## ASSIGNMENT
Can you repeat the passage of the question on branched polygon shapes between "I have a vector" and "complex branched shapes.", inclusive, swapping "perimeter" for "boundary length"?

## SELECTED EXCERPT
════════
# Detecting branched polygon shape?

I have a vector layer with millions of polygons making continuous coverage. I need to classify them according to their shape. I am already using several shape indexes from landscape ecology like compactness (4piA/P^2), mean width (2A/P), shape number (P/sqrt(A)), I also saw this answer to Calculating roundness/compactness of polygon?

My problem is that all these metrics are using some ratio of area and perimeter only. Even the Fractal Dimension index is using only area and perimeter (2ln(0.25P)/ln(A)). But how can I distinguish two polygons with the same area and perimeter but absolutely different shape? Like this branched polygon A: which I tried to draw with the same area and perimeter as curved strip B. All my known indexes will be the same for them. But for me it's very important to differentiate simple strips (including curved like new moon) from complex branched shapes.
════════
## ENTRIES PROVIDED
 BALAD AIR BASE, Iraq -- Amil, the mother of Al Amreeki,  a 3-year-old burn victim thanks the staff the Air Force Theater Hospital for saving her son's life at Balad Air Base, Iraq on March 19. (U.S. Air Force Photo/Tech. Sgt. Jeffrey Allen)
════════
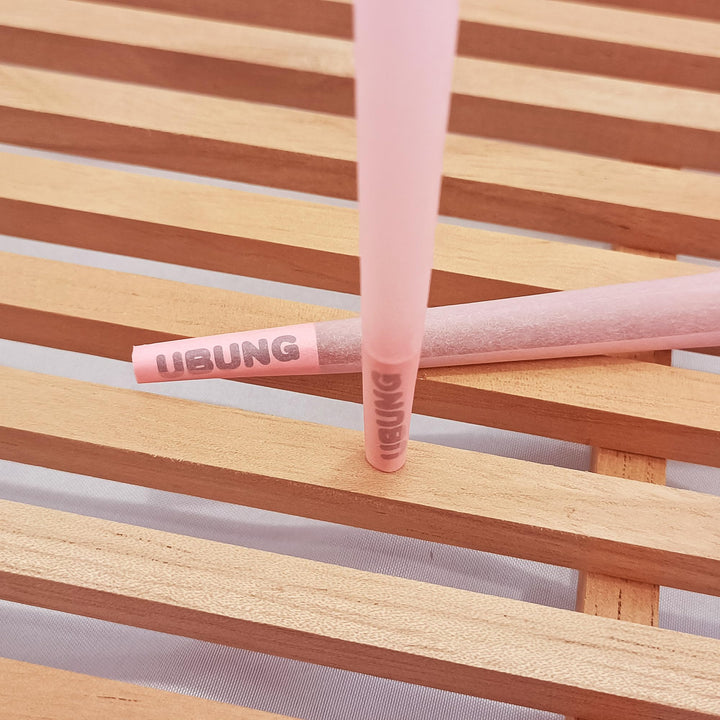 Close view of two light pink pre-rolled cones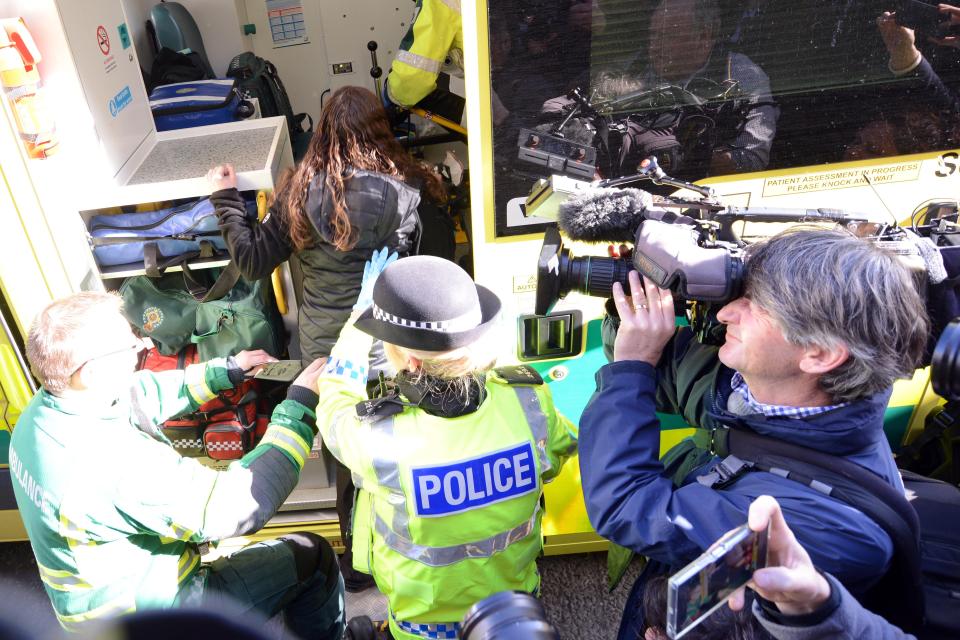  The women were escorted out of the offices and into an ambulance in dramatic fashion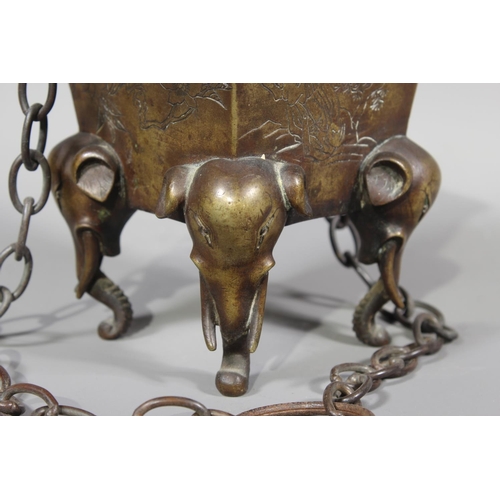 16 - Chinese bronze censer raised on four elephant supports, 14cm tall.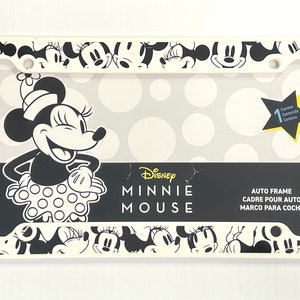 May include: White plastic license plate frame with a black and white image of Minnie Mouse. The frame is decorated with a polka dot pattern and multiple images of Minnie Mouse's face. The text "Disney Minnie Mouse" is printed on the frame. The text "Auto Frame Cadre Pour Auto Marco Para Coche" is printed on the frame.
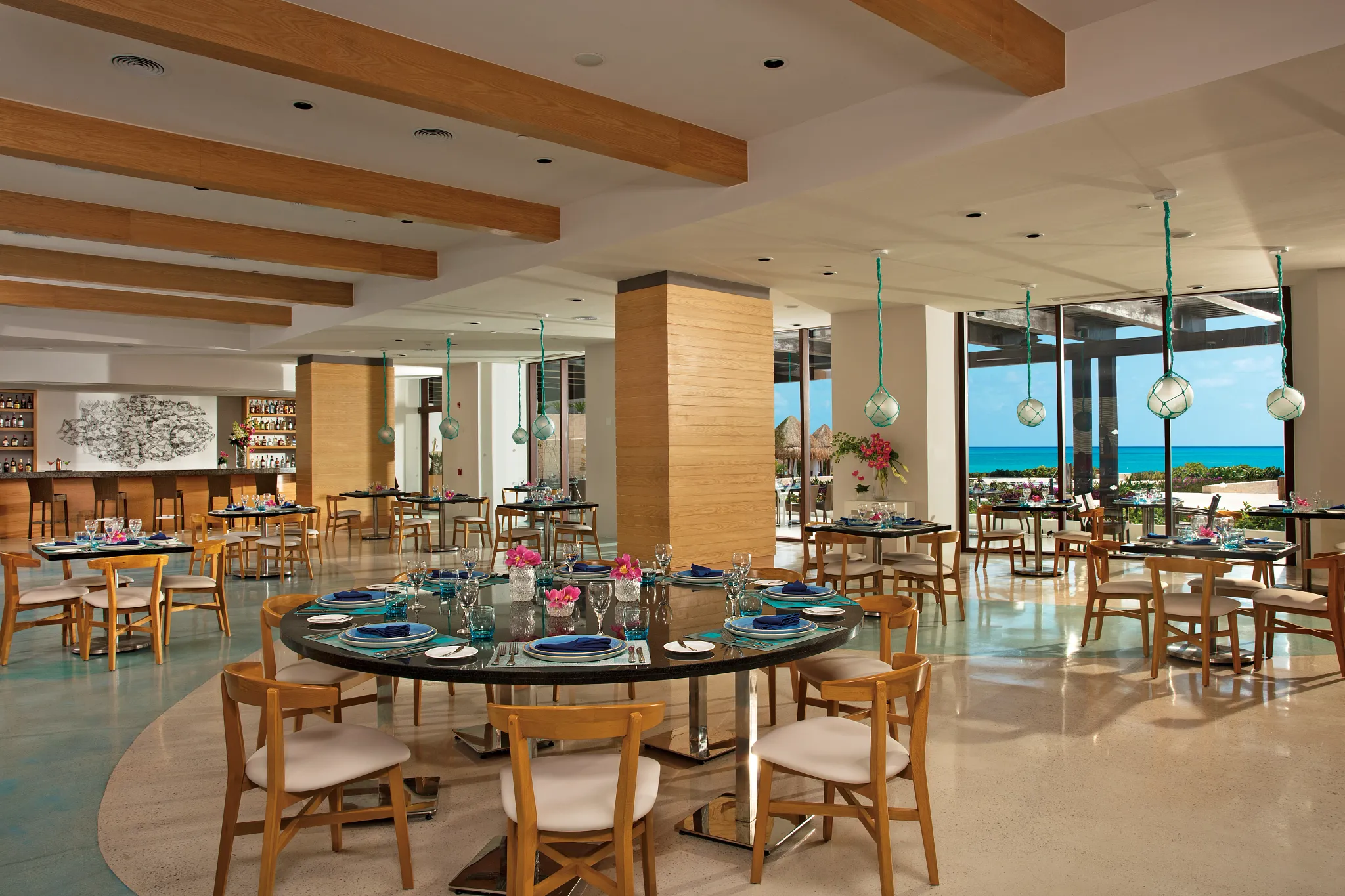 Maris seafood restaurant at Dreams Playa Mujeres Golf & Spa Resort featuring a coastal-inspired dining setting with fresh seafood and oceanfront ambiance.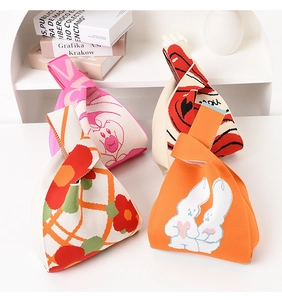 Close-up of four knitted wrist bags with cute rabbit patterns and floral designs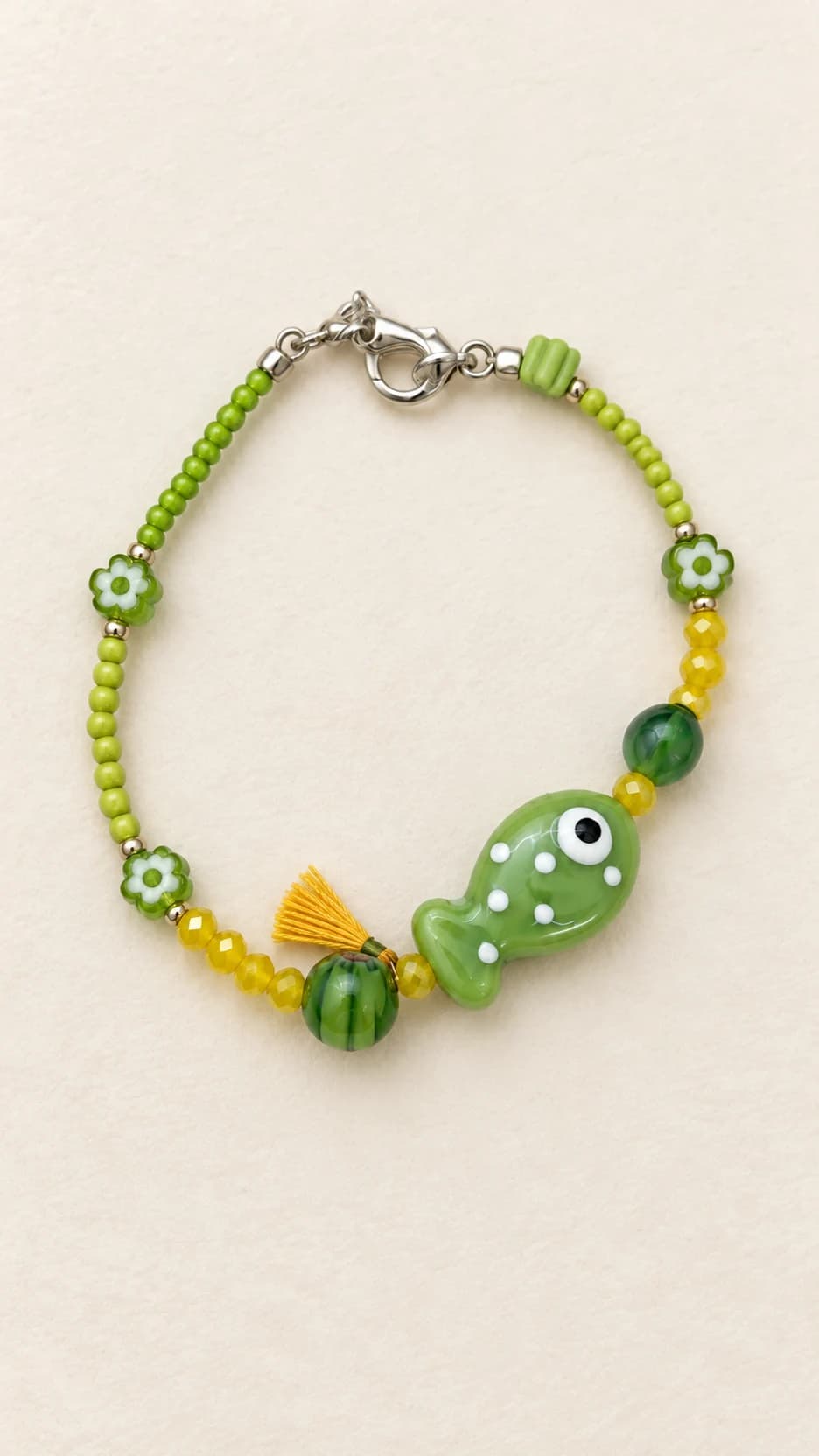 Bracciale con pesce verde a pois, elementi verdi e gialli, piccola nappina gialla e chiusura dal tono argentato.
════════
## ANSWER BELOW
I have a vector layer with millions of polygons making continuous coverage. I need to classify them according to their shape. I am already using several shape indexes from landscape ecology like compactness (4piA/P^2), mean width (2A/P), shape number (P/sqrt(A)), I also saw this answer to Calculating roundness/compactness of polygon?

My problem is that all these metrics are using some ratio of area and boundary length only. Even the Fractal Dimension index is using only area and boundary length (2ln(0.25P)/ln(A)). But how can I distinguish two polygons with the same area and boundary length but absolutely different shape? Like this branched polygon A: which I tried to draw with the same area and boundary length as curved strip B. All my known indexes will be the same for them. But for me it's very important to differentiate simple strips (including curved like new moon) from complex branched shapes.